Begitu juga dengan negara kita bersama dengan negara-negara ASEAN lain pada Konferensi Tingkat Tinggi di Malaysia pada bulan April 2015 yang lalu, menyerukan kepada Tiongkok untuk menghentikan kegiatannya tersebut, karena sudah melanggar Declaration on Conduct of the Parties in the South China Sea (DOC) yang ditandatangani di Phnom Penh, Kamboja, pada 4 November 2002. Deklarasi tersebut berisi komitmen dari negara anggota ASEAN dan Cina untuk mematuhi prinsip-prinsip hukum internasional, menghormati kebebasan navigasi di Laut China Selatan, menyelesaian sengketa secara damai, dan menahan diri dari tindakan yang dapat meningkatkan eskalasi konflik.
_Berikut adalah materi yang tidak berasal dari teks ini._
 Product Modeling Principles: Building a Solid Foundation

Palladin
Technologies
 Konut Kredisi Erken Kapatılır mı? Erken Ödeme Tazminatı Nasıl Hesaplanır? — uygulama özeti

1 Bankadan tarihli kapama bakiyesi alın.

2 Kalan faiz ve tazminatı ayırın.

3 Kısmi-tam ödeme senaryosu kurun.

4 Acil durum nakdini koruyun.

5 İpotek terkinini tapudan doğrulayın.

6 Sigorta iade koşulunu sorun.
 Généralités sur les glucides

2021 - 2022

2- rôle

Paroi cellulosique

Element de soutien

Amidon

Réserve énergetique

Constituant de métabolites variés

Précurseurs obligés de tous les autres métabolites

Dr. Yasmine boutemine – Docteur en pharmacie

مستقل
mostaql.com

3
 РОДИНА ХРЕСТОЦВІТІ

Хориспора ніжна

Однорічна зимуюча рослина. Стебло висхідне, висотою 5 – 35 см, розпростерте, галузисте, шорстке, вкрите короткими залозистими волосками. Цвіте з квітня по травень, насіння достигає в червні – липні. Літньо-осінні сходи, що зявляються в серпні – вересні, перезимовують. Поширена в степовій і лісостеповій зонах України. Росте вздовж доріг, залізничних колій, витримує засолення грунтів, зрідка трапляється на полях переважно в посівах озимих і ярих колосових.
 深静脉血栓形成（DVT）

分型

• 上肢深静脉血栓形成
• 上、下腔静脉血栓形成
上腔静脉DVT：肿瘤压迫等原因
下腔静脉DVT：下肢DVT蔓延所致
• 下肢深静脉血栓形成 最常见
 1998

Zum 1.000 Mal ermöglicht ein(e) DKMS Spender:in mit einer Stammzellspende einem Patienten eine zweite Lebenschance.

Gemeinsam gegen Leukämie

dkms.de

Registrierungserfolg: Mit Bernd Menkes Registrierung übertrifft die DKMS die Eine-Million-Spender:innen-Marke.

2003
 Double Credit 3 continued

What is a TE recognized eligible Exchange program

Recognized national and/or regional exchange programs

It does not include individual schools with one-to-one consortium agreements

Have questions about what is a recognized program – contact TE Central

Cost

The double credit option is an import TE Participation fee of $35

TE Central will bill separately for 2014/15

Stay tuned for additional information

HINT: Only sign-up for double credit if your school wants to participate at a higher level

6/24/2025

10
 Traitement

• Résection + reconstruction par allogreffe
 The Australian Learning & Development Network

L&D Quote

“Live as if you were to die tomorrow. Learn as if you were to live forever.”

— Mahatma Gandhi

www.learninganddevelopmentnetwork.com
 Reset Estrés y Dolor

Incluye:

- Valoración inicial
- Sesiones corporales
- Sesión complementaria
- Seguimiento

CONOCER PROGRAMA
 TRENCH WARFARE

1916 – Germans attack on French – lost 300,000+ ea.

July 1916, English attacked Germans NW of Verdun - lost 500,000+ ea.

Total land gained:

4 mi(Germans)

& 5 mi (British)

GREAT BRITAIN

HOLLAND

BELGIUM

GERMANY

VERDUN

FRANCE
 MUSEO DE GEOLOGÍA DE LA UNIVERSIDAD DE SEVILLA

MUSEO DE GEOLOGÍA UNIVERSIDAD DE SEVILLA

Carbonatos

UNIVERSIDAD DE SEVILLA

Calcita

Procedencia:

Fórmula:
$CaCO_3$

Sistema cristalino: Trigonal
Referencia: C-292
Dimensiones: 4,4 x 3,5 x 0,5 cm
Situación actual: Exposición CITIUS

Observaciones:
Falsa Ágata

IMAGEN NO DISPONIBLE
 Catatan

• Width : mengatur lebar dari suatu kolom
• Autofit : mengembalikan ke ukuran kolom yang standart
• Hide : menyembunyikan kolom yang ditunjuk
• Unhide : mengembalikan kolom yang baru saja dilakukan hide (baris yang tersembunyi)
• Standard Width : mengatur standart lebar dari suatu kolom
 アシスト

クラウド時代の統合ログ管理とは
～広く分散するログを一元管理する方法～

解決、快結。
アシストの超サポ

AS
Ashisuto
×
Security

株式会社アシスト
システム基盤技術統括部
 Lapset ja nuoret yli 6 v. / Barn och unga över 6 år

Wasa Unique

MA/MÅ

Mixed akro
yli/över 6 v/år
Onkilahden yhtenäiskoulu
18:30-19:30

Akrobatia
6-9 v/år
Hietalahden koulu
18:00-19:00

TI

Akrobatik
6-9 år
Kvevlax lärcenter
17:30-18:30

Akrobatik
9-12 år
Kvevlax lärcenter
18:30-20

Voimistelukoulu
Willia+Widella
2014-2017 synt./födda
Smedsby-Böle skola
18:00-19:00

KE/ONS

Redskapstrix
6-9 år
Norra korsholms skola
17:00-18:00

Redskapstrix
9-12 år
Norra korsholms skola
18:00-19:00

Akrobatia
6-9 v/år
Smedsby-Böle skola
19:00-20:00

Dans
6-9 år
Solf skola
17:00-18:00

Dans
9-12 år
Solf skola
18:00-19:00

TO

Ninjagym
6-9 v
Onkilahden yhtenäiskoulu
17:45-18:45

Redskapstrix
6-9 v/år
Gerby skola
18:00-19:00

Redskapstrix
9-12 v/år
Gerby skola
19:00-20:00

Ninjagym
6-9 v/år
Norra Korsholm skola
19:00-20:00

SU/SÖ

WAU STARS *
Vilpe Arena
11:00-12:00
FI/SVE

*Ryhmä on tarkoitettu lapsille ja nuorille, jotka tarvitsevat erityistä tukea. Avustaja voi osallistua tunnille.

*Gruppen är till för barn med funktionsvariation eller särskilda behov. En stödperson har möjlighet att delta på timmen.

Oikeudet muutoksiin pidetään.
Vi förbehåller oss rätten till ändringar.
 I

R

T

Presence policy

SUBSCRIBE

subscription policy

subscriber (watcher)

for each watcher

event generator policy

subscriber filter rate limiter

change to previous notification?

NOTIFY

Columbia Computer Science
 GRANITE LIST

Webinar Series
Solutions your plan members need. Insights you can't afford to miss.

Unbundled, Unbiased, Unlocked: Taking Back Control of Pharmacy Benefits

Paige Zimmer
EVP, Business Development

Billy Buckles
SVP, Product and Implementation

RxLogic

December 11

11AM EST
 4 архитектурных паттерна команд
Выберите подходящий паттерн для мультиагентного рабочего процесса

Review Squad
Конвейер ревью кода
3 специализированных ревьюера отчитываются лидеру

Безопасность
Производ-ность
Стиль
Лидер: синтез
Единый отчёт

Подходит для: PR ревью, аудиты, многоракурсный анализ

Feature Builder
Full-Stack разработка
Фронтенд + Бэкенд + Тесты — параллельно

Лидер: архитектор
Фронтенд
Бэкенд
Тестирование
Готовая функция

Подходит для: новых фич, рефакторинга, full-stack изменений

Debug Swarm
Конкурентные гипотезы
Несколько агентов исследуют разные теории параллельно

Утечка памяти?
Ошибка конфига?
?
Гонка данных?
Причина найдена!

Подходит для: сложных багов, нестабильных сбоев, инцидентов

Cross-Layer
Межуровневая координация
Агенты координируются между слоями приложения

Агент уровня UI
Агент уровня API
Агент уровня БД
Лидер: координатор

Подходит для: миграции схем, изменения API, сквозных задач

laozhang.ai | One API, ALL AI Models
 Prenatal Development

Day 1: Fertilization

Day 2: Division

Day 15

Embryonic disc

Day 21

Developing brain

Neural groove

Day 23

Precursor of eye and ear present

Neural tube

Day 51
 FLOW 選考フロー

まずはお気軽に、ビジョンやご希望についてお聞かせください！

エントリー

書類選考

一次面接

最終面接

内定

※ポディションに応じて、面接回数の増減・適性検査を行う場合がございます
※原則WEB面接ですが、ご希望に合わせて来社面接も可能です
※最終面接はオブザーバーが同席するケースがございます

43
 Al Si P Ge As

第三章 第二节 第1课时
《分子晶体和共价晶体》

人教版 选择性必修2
Tiongkok sendiri bergeming atas kecaman dunia internasional terhadap pembangunan pulau buatan yang mereka lakukan, dengan alasan bahwa mereka memiliki kedaulatan atas wilayah mereka. Selain itu, Tiongkok berdalih bahwa aksi reklamasi telah dilakukan juga oleh negara-negara lain seperti Filipina, Vietnam, Malaysia, dan Taiwan, di Kepulauan Spratly, walaupun aksi negara-negara tersebut tidak seluas dan seagresif Tiongkok.
Dari peristiwa ini, terlihat bagaimana citra satelit secara terang benderang menunjukkan kepongahan sebuah negara yang kini telah menjadi raksasa ekonomi, membuat sebuah “bangunan” di atas “lahan” yang masih disengketakan, tanpa melakukan perundingan terlebih dahulu dengan negara-negara yang bersengketa.